Ecosyste.ms: Awesome

An open API service indexing awesome lists of open source software.

Awesome Lists | Featured Topics | Projects

https://github.com/wwbrannon/bing-tile-hive

Bing tile support for Hive
https://github.com/wwbrannon/bing-tile-hive

Last synced: 9 days ago
JSON representation

Bing tile support for Hive

Awesome Lists containing this project

README

        

# bing-tile-hive

This repository provides support for [Bing tiles](https://msdn.microsoft.com/en-us/library/bb259689.aspx) for Hive. Most of the functionality is a port of [Presto's implementation](https://github.com/prestodb/presto/tree/master/presto-geospatial/src/main/java/com/facebook/presto/plugin/geospatial), but there are differences described below.

Among other uses, Bing tiles can be used for efficient spatial joins in environments, like Hive, without built-in support for spatial joins or spatial indexing.

## Use for spatial joins
In environments like Hive without built-in support for spatial joins, we can use Bing tiles to make for more efficient joins.
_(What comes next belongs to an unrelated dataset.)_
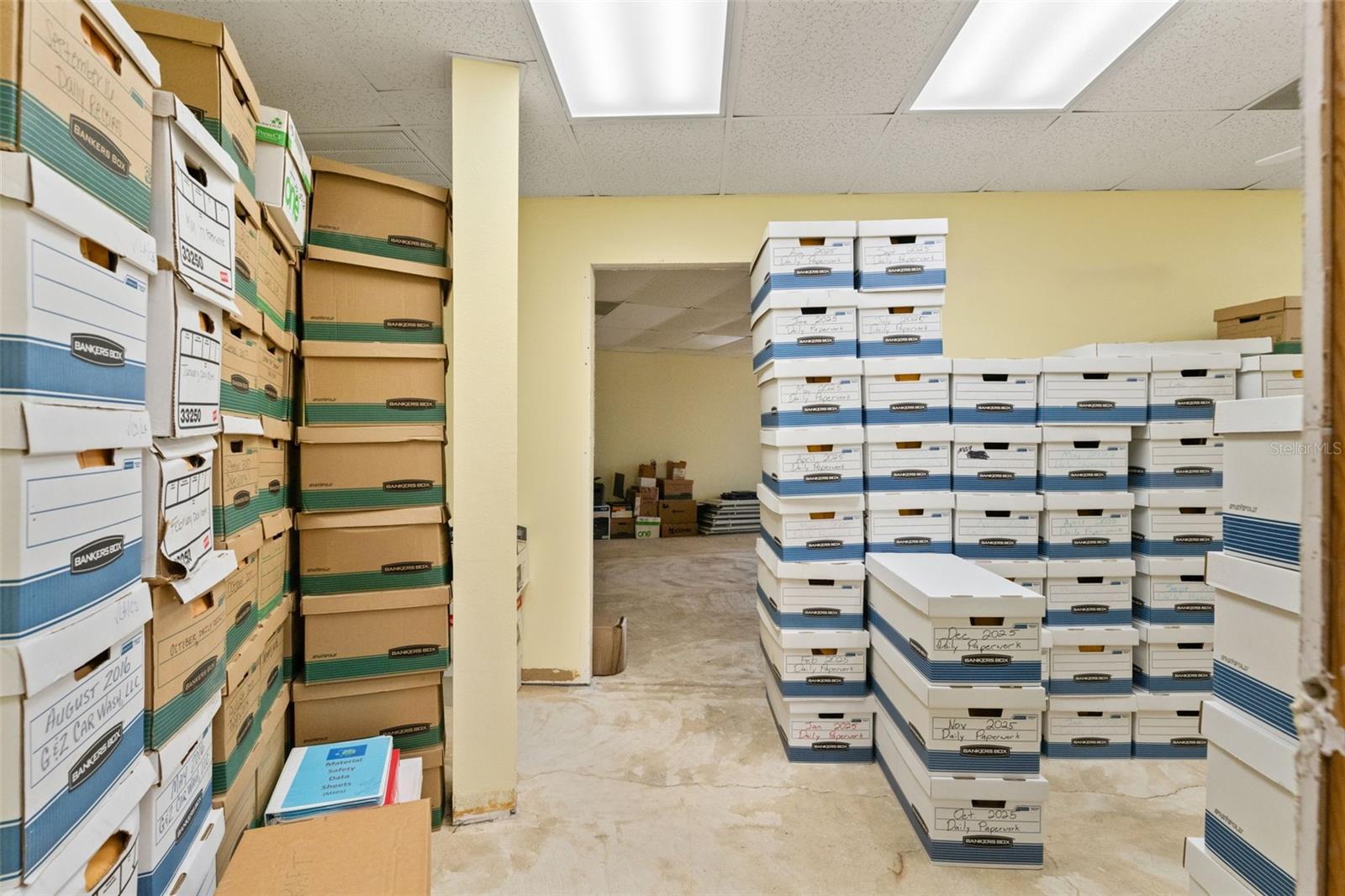 Image 17 of 17 For 1108 Commercial Way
As an example, let's say we have two tables: one table of Census geographies, with their WKT representations, and another of lat-long locations reported by IoT devices. We want to find the Census block group each report from a device occurred in. The natural, naive algorithm to do so computes the Cartesian product of the two tables, and then discards rows corresponding to the wrong block groups. Because Hive doesn't support spatial indexing, that's how it'll evaluate this query:
```
create table default.overlap as
select
io.*,
cg.geoid
from default.iot_observations io
cross join default.census_geo cg
where
cg.level = 'blockgroup' and
ST_Contains(ST_GeomFromText(cg.wkt),
ST_Point(io.longitude, io.latitude));
```

Of course, this is impractically slow for even moderately large datasets. In place of the [quadtree](https://en.wikipedia.org/wiki/Quadtree) and [R-tree](https://en.wikipedia.org/wiki/R-tree) indexes we'd typically use to speed it up, which Hive lacks, we can use a [grid-based index](https://en.wikipedia.org/wiki/Grid_(spatial_index)) via Bing tiles:

```
create table default.overlap as
with
cg as (
select
cgi.geoid,
cgi.level,

ST_GeomFromText(cgi.wkt) as geom,

t.tile
from default.census_geo cgi
lateral view explode
(BT_TilesCoveringGeometry(ST_Envelope(ST_GeomFromText(cgi.wkt)), 10)) t as tile
),

iot as (
select
ioti.obs_id,

ST_Point(cast(ioti.latitude as double), cast(ioti.longitude as double)) as geom,
BT_FromLatLon(cast(ioti.latitude as double), cast(ioti.longitude as double), 10) as tile
from default.iot_observations ioti
where
-- bing tiles don't work very close to the poles, but that's usually fine
abs(cast(ioti.latitude as double)) <= 85
)
select
iot.obs_id,
cg.geoid,
cg.level
from iot
inner join cg on cg.tile = iot.tile
where
ST_Contains(cg.geom, iot.geom);
```

Joining on the tile reduces the number of rows to compare enough to let the query finish in a reasonable amount of time. (We could follow a similar grid-based strategy with the standard `ST_Bin` and `ST_BinEnvelope` functions, but the Bing tiles make it much easier.)

See also [this post](https://github.com/prestodb/presto/pull/5435#issuecomment-353400638) from the Presto team.

## Differences from Presto
Differences from the Presto implementation include:
* Hive doesn't have user-defined types, so there's no Bing tile type. Tiles are instead stored as their quadkeys, in a text field.
* Different names for the functions. They're prefixed with `BT_` to mimic the `ST_` prefix of the OGC geospatial functions. In particular, the `bing_tile_coordinates` function from Presto has been split into `BT_GetX` and `BT_GetY`, and the `bing_tile` constructor from coordinates has been renamed to `BT_FromCoordinates`.

## Installation
Download the most recent released jar file from the [releases page](https://github.com/wwbrannon/bing-tile-hive/releases), or for the development version, build the jar from this repo in the usual maven way.

You can either put the jar on the Java classpath by hand, or add it to Hive:
```
add jar /path/to/jar/dir/bing-tile-hive-X.Y.jar;
```

Finally, run the appropriate `CREATE FUNCTION` statements to add the classes in the jar as UDFs. A script to create temporary (i.e., session-specific) functions is in this repo under `/sql/install.sql`.